I believe Brahms WAS all that he was "cracked up to be". Some of his solo piano music leaves me cold, however. Go to Ressel Park in Vienna and stand in front of his statue and he'll give you that icy glare of disapproval if you say things like that again!!!!!!!!:lol:

I guess you know that Brahms and Schumann were very close friends so there's bound to be a cross-fertilization between the older Schumann and the younger Brahms. Also, Johannes was reportedly in love with the 12-years-older Clara, wife of Robert. Though, I think this probably an exaggeration of their intensely close artistic relationship. But it makes a good yarn.

Those 4 Brahms symphonies are, next to Beethoven's piano sonatas from (circa) No. 22 onwards, some of my desert island music.

But was this discussion about Mendelssohn? What a joy that composer's music is!! Totally.


----------



## KenOC

CountenanceAnglaise said:


> But was this discussion about Mendelssohn? What a joy that composer's music is!! Totally.


Well, of course. Mendelssohn invented the English tradition or writing dreary and out-of-date oratorios. But I forgive him that and credit him as a fine composer of music of the "lighter" type, best conducted by people like Arthur Fiedler. :devil:

Here's Fiedler conducting his own arrangement of "The Reformation Tango."


----------



## Guest

KenOC said:


> Well, of course. Mendelssohn invented the English tradition or writing dreary and out-of-date oratorios. But I forgive him that and credit him as a fine composer of music of the "lighter" type, best conducted by people like Arthur Fiedler. :devil:
> 
> Here's Fiedler conducting his own arrangement of "The Reformation Tango."


I wouldn't exactly describe his music as "light". It has interesting harmonies and cross-rhythms (in the piano music, even "Music for Children"). When one is playing a piece on piano, no matter how 'simple', it's very easy to see/hear a very good composer compared to a mediocre one. I used to laugh about the Clementi pieces because they often stole shamelessly from Mozart and were so, well, alberti-bass orientated, harmonically uninteresting and repetitive. The excellent composer will always do the unexpected. What a great joy to discover Mozart's inventiveness in his sonatas. Though I never played these well (being a bog standard pianist), it was a thrill to harmonically pull them apart, like any engine, to discover their working parts.

I sang an alto part in "Elijah" 25 years ago with the university choir and didn't think it dull. Actually, it's an excellent way towards understanding music when one is singing in a choir. Same with Bach's St. John's Passion, which I barely knew back then. But I wouldn't put both works in the same category.


----------



## Novelette

CountenanceAnglaise said:


> I believe Brahms WAS all that he was "cracked up to be". Some of his solo piano music leaves me cold, however. Go to Ressel Park in Vienna and stand in front of his statue and he'll give you that icy glare of disapproval if you say things like that again!!!!!!!!:lol:
> 
> I guess you know that Brahms and Schumann were very close friends so there's bound to be a cross-fertilization between the older Schumann and the younger Brahms. Also, Johannes was reportedly in love with the 12-years-older Clara, wife of Robert. Though, I think this probably an exaggeration of their intensely close artistic relationship. But it makes a good yarn.
> 
> Those 4 Brahms symphonies are, next to Beethoven's piano sonatas from (circa) No. 22 onwards, some of my desert island music.
> 
> But was this discussion about Mendelssohn? What a joy that composer's music is!! Totally.

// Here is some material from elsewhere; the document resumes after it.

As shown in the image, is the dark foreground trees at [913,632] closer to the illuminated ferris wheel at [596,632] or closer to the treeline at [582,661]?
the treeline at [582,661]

I have stood in front of his statue in Vienna, I think he likes me. Don't get me wrong, I absolutely adore Brahms.

I'm very well versed in the biographies of Robert Schumann, Clara Schumann, and Johannes Brahms. I have come to see that, if nothing else, Robert Schumann was the equal of Johannes Brahms. I've been stunned by structural similarities between certain works of Schumann and Brahms--similarities that are so prominent that those structures and orchestral effects that so characterize and define specific portions of specific works of Brahms' works can be found in some of Schumann's works. Indeed, I misspoke by saying open-endedly that Brahms "might not be all he's cracked up to be". A better way of putting it is that Brahms might have been over-estimated with respect to certain other composers, or, conversely, certain other composers might have been unduly discounted with respect to Brahms.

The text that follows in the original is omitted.